Sunday, January 17, 2010

Just Wondering

How much does it cost to do one of these? I wouldn't be surprised if it's a few million per incident if you count passenger time as having value, silly idea, I know. Plus the extra time getting to the airport? Plus all those TSA blueshirts hanging around?

This is the second one of these "unauthorized person" events in two weeks. One might argue that one of those TSA blueshirts might have done his or her job and kept this from happening.

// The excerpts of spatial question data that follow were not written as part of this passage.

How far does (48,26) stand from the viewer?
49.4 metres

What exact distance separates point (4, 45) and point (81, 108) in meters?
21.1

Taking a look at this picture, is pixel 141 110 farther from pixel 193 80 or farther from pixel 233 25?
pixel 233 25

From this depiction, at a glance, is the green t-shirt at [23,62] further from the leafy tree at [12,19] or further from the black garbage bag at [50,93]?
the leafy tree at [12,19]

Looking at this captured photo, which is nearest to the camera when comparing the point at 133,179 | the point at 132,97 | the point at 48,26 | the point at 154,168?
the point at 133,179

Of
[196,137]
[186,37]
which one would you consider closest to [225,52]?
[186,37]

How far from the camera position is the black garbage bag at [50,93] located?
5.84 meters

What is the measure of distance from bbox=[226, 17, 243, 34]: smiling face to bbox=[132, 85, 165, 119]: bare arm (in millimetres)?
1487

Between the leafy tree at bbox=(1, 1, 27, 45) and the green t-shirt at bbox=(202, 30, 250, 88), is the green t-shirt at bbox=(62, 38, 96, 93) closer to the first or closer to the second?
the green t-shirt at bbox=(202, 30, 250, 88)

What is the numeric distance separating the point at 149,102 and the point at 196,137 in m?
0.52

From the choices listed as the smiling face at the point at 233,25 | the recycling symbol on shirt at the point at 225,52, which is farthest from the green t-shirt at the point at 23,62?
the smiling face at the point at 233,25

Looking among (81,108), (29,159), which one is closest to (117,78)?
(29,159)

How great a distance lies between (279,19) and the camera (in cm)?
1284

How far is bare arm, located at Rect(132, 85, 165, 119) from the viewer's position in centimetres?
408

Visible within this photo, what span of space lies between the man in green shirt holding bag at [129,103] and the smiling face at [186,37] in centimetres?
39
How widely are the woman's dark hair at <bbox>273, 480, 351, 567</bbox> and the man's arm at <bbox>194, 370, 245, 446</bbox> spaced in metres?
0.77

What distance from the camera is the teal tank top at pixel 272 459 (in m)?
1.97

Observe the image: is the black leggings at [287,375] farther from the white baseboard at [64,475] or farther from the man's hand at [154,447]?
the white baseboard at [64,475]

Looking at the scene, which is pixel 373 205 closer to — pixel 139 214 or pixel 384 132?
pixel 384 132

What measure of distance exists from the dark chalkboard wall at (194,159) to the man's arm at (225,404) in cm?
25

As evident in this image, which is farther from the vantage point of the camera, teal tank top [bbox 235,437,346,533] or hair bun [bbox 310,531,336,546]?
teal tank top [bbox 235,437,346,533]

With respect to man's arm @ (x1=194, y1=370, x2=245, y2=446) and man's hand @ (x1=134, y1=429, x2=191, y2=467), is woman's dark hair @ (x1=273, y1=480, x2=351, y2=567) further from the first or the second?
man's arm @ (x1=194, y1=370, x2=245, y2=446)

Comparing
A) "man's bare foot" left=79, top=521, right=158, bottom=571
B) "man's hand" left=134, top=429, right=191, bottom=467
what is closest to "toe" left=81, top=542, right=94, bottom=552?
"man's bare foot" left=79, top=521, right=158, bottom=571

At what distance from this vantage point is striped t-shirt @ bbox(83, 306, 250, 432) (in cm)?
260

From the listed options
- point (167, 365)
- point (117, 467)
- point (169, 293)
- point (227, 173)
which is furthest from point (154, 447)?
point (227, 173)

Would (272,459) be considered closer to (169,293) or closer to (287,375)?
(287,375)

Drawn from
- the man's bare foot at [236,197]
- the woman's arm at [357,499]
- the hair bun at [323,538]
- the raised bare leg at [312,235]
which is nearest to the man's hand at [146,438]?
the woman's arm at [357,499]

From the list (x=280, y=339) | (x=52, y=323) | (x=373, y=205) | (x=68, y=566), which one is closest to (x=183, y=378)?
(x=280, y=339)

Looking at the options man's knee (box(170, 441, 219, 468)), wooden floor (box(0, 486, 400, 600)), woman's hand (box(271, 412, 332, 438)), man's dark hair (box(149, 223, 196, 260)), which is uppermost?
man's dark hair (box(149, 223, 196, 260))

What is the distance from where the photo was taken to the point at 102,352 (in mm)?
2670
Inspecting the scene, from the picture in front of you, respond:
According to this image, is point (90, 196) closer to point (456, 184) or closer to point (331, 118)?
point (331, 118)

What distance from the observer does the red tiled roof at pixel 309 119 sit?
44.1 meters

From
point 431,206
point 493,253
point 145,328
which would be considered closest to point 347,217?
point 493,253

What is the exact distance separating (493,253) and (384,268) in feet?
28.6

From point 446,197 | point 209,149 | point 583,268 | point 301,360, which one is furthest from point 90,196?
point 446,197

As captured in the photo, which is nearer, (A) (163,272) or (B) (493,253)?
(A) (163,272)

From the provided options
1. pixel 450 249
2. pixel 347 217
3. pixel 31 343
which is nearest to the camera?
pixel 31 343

Or that maybe all this "security" is working right along al-Qaeda's plan to paralyze us.

2 comments:

Peter said...

The article quoted a spokesperson from the Port Authority as saying "It's their [i.e., American Airlines'] terminal" meaning that AA is responsible for the door, not TSA. AA spokesperson said a determination of responsibility would be made by the investigating authorities... round robin.

And if you're looking at a cost analysis, I'd think the idea expressed by one of the delayed travellers would be much less costly than the current procedure: Find the person who caused the breach in the first place, rather than rescreen thousands of people and delay dozens of flights (and the cascading missed connections).

Cheryl Rofer said...

Yes - the first time this happened, a week or so ago, I was wondering why they just didn't find the guy.

Of course, if he were carrying a bomb, he could have passed it off to a confederate inside the "clean" zone, which is, I suspect, why they have to screen everyone again.

Or maybe it's just following the procedure.